Useful information on medical emergencies abroad, including overseas insurance programs, is provided in the Department of State, Bureau of Consular Affairs brochure, Medical Information for Americans Traveling Abroad, available via the Bureau of Consular Affairs home page at http://travel.state.gov/ and autofax at (202) 647-3000.

OTHER HEALTH INFORMATION: Information on vaccinations and other health precautions may be obtained from the Centers for Disease Control and Prevention's international traveler's hotline at telephone 1-877-FYI-TRIP (1-877-394-8747); fax 1-888-CDC-FAXX (1-888-232-3299), or by visiting the CDC's Internet home page at http://www.cdc.gov/.

TRAFFIC SAFETY AND ROAD CONDITIONS: While in a foreign country, U.S. citizens may encounter road conditions that differ significantly from those in the United States. The information below concerning Uganda is provided for general reference only and may not be totally accurate in a particular location or circumstance.

Safety of Public Transportation: Poor
Urban Road Conditions/Maintenance: Poor
Rural Road Conditions/Maintenance: Poor
Availability of Roadside Assistance: Poor

Most inter-city transportation in Uganda is by small van or large bus. Many drivers of these vehicles have little or no training, and are often reckless. These vehicles are usually poorly maintained, travel at high speeds and are the principal ones involved in the many single and multi-vehicle accidents along Ugandan roads. Large trucks on the highways are often precariously over-loaded, with cargo inadequately secured. Alcohol frequently is a contributing factor in road accidents, particularly at night. In 2000, one American was killed and one seriously injured in a two-car accident at night on a highway.

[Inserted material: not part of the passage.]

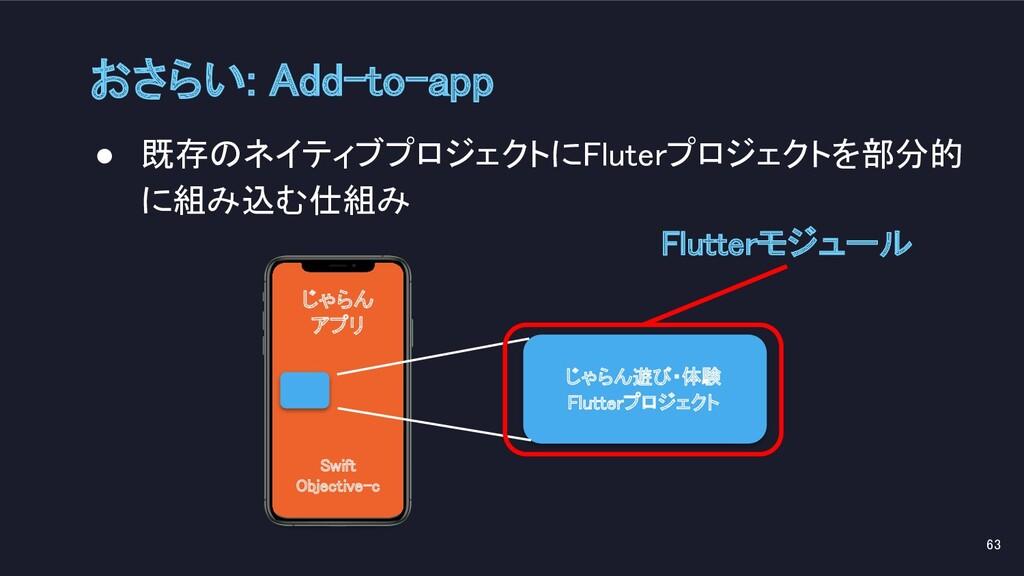 おさらい: Add-to-app ● 既存のネイティブプロジェクトにFluterプロジェクト...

In Uganda, one drives on the left, and most vehicles are right-hand drive. Motorcycles are common and weave in and out of traffic to avoid traffic jams. There are no posted speed limits in Uganda, and virtually no enforcement of traffic infractions outside Kampala. Impatient drivers frequently overtake multiple vehicles at the most inopportune times -- while uphill, in the dark, and around blind corners. Ugandan pedestrians often walk in the roads and may not be visible to motorists. There are no reliable traffic accident/fatality statistics published. Large potholes are ubiquitous, and adequate signage or shoulders are almost non-existent. Road grading is inadequate, and blind corners can be very dangerous. One local driving custom that often confuses Americans relates to the use of turn signals. It is common for a vehicle in front to use the right turn signal to warn against passing, and a left signal to indicate that it is safe to pass (although a left signal may also simply mean that the driver is turning left). Large branches or rocks in the road sometimes indicate an upcoming obstruction or other hazard. Banditry in some areas is both frequent and unpredictable. Highway travel at night is particularly dangerous.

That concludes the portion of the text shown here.